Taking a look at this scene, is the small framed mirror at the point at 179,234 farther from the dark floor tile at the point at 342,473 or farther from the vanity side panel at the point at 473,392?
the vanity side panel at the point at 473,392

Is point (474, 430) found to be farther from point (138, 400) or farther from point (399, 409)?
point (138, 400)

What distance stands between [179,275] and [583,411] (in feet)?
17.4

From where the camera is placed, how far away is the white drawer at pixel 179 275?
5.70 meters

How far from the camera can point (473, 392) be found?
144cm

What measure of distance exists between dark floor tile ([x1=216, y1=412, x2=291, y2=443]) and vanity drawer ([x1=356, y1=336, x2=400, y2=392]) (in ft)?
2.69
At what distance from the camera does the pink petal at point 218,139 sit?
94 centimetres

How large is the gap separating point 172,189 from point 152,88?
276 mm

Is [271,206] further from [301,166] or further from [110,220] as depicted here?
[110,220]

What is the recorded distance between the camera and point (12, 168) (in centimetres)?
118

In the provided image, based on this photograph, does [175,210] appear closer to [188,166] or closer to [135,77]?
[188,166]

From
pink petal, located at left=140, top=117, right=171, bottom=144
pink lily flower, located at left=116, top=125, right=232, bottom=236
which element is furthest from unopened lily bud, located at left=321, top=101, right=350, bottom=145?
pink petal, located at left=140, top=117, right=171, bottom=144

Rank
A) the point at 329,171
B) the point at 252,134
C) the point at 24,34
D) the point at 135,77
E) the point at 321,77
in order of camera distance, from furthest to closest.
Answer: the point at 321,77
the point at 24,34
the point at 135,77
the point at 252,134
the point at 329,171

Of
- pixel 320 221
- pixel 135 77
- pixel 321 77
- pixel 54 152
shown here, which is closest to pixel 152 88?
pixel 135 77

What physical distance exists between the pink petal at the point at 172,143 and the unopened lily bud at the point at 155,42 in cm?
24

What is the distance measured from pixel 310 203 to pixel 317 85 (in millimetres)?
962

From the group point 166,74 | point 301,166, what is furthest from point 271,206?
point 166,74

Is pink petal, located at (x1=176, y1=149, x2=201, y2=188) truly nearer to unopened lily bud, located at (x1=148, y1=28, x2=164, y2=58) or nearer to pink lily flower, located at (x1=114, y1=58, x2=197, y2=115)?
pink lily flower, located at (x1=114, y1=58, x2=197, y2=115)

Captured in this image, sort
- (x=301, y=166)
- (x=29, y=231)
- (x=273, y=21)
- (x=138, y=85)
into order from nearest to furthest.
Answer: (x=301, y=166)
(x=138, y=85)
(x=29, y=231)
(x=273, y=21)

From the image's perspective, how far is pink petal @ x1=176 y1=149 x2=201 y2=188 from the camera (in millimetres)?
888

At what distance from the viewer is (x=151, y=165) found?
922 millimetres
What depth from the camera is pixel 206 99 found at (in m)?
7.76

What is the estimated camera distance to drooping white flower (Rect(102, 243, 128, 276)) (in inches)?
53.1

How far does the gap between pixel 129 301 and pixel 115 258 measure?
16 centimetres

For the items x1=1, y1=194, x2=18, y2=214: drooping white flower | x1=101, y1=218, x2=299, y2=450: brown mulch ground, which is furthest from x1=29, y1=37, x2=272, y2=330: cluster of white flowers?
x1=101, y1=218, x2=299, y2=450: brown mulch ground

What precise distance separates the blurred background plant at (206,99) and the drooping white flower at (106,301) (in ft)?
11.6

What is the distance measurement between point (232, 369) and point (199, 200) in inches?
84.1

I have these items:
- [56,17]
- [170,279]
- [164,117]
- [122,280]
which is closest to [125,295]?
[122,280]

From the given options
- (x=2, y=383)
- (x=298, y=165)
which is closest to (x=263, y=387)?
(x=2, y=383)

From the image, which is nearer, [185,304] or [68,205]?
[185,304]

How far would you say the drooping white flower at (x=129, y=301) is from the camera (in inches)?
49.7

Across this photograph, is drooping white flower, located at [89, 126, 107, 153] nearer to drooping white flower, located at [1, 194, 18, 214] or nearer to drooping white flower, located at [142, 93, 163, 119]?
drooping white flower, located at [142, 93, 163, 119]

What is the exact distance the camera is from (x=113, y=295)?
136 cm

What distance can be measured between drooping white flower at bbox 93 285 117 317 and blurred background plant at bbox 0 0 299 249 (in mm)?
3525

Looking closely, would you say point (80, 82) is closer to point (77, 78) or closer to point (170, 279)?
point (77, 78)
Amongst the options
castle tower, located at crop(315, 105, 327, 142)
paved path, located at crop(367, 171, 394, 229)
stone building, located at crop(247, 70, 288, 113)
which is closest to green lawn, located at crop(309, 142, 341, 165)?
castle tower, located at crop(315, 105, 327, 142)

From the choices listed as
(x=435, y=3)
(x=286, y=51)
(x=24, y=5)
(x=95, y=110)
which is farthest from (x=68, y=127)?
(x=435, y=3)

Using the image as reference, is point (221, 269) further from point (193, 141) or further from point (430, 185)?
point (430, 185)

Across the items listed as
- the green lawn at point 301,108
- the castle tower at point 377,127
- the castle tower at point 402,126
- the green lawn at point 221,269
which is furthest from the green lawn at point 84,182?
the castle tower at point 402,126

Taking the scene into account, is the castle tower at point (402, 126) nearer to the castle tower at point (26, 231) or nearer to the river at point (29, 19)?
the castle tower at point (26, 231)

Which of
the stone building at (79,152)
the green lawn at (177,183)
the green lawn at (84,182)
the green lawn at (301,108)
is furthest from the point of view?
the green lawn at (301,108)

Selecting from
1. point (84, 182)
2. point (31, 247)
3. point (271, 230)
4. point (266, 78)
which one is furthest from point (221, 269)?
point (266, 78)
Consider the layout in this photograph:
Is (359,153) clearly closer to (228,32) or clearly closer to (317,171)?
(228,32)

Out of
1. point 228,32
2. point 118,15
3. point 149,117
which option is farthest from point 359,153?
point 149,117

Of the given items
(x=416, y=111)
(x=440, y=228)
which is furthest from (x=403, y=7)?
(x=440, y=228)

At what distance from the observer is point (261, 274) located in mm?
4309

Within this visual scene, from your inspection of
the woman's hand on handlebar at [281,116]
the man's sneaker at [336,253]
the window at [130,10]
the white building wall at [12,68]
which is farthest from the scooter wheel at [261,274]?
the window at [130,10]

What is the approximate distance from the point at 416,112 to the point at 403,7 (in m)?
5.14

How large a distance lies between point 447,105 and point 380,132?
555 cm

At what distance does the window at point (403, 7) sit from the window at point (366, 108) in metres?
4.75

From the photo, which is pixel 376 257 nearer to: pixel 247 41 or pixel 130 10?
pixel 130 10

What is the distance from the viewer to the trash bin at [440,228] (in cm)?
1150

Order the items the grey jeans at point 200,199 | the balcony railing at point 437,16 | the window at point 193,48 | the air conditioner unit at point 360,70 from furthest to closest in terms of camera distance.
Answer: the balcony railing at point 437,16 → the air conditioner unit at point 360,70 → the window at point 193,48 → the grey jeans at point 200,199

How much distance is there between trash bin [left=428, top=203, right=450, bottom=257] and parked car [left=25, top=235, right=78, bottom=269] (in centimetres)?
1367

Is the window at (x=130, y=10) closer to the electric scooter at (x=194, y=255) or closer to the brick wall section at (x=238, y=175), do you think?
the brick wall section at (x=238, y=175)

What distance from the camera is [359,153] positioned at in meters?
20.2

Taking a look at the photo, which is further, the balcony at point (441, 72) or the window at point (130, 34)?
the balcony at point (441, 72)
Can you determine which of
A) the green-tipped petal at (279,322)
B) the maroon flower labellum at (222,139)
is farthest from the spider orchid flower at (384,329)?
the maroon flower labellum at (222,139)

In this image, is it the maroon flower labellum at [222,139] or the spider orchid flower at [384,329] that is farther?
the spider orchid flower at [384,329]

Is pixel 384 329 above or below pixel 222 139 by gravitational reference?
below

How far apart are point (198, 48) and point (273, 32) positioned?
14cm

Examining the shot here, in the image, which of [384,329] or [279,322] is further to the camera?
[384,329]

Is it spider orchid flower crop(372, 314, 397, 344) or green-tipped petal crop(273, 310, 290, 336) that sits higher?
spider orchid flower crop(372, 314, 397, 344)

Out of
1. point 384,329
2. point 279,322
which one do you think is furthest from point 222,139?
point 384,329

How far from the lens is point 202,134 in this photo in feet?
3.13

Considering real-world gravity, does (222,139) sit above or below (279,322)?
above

» **Exercise description**
Set down, word for word, every line from the line that holds "What distance from the camera is" to the end of the entries above, including both ends.

» **Full output**
What distance from the camera is [359,153] positioned at in meters?
20.2

Taking a look at the photo, which is further, the balcony at point (441, 72) or the window at point (130, 34)?
the balcony at point (441, 72)
Can you determine which of
A) the green-tipped petal at (279,322)
B) the maroon flower labellum at (222,139)
is farthest from the spider orchid flower at (384,329)?
the maroon flower labellum at (222,139)

In this image, is it the maroon flower labellum at [222,139] or the spider orchid flower at [384,329] that is farther?
the spider orchid flower at [384,329]

Is pixel 384 329 above or below pixel 222 139 by gravitational reference?
below

How far apart are point (198, 48) and point (273, 32) positioned?
14cm

Examining the shot here, in the image, which of [384,329] or [279,322] is further to the camera?
[384,329]

Is it spider orchid flower crop(372, 314, 397, 344) or green-tipped petal crop(273, 310, 290, 336) that sits higher?
spider orchid flower crop(372, 314, 397, 344)

Out of
1. point 384,329
2. point 279,322
which one do you think is furthest from point 222,139?
point 384,329

How far from the lens is point 202,134 in this photo in feet?
3.13

Considering real-world gravity, does (222,139) sit above or below (279,322)?
above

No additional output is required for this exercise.